Studio album by Kasey Chambers
- Released: 4 October 2024
- Recorded: The Rabbit Hole (Central Coast)
- Genre: Country; Americana;
- Length: 62:59
- Label: Essence
- Producer: Kasey Chambers

Kasey Chambers chronology
| Campfire (2018) | Backbone (2024) |  |

Singles from Backbone
- "Backbone (The Desert Child)" Released: 30 July 2024; "A Love Like Springsteen" Released: 4 October 2024; "The Divorce Song" Released: January 2025;

= Backbone (Kasey Chambers album) =

Backbone is the thirteenth studio album by Australian singer-songwriter Kasey Chambers. The album was released on 4 October 2024. It was announced on 30 July 2024 alongside the release of its lead single.

Upon announcement, Chambers said: "Good and bad, this album is who I am. I worked with my favourite musicians, and I sang about every beautiful, joyous, embarrassing and tough thing I've gone through. Everything that's gone into making me this person." The album is inspired by material from Chambers' book Just Don't Be a Dickhead, scheduled for release on 1 October 2024.

In September 2024, Chambers announced the Backbone 2025 tour dates across Australia from January to June.

At the AIR Awards of 2025, the album was nominated for Best Independent Country Album or EP. At the 2025 ARIA Music Awards, the album won Best Country Album.

┄┄┄┄┄┄

**Activity:** According to the article on the Backbone album, what award did the album win at the 2025 ARIA Music Awards?

**Material provided:**

┄┄┄┄┄┄

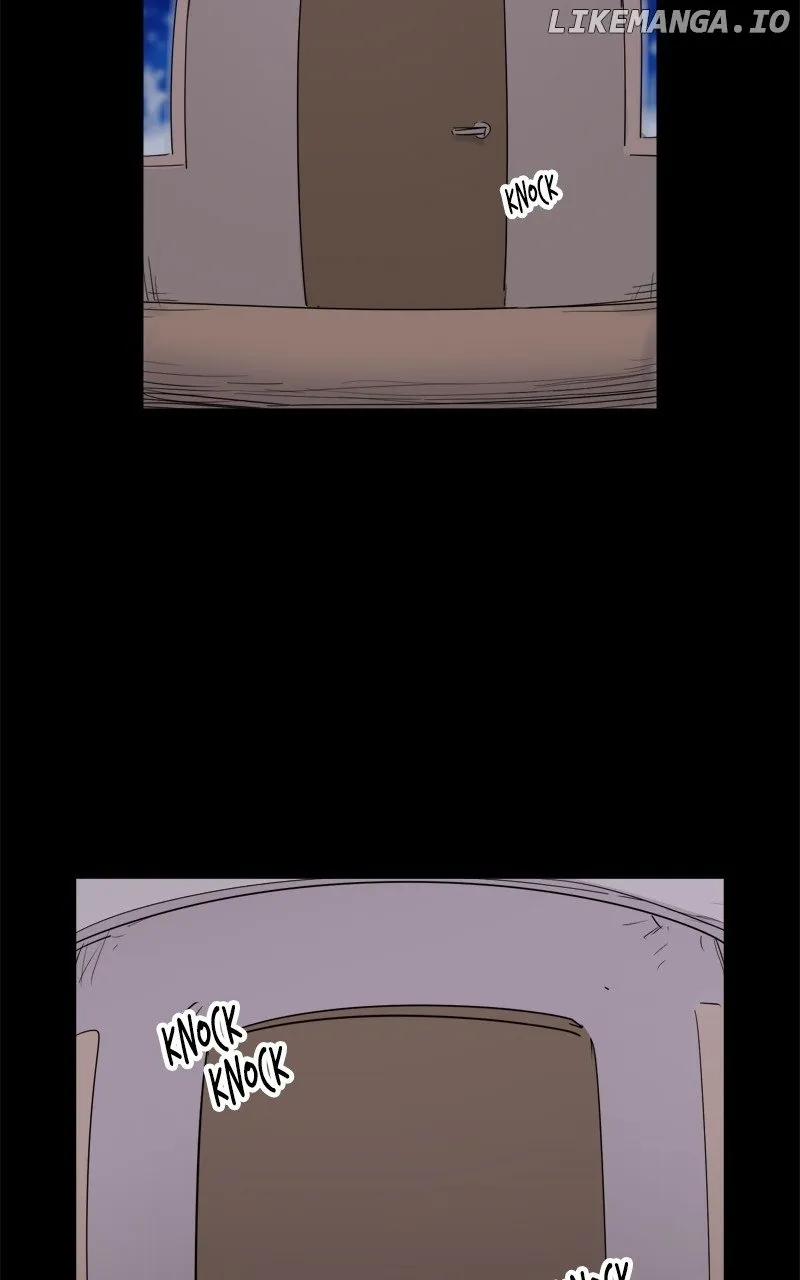 Chapter 7 — page 56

┄┄┄┄┄┄

**Solution for this exercise:** Best Country Album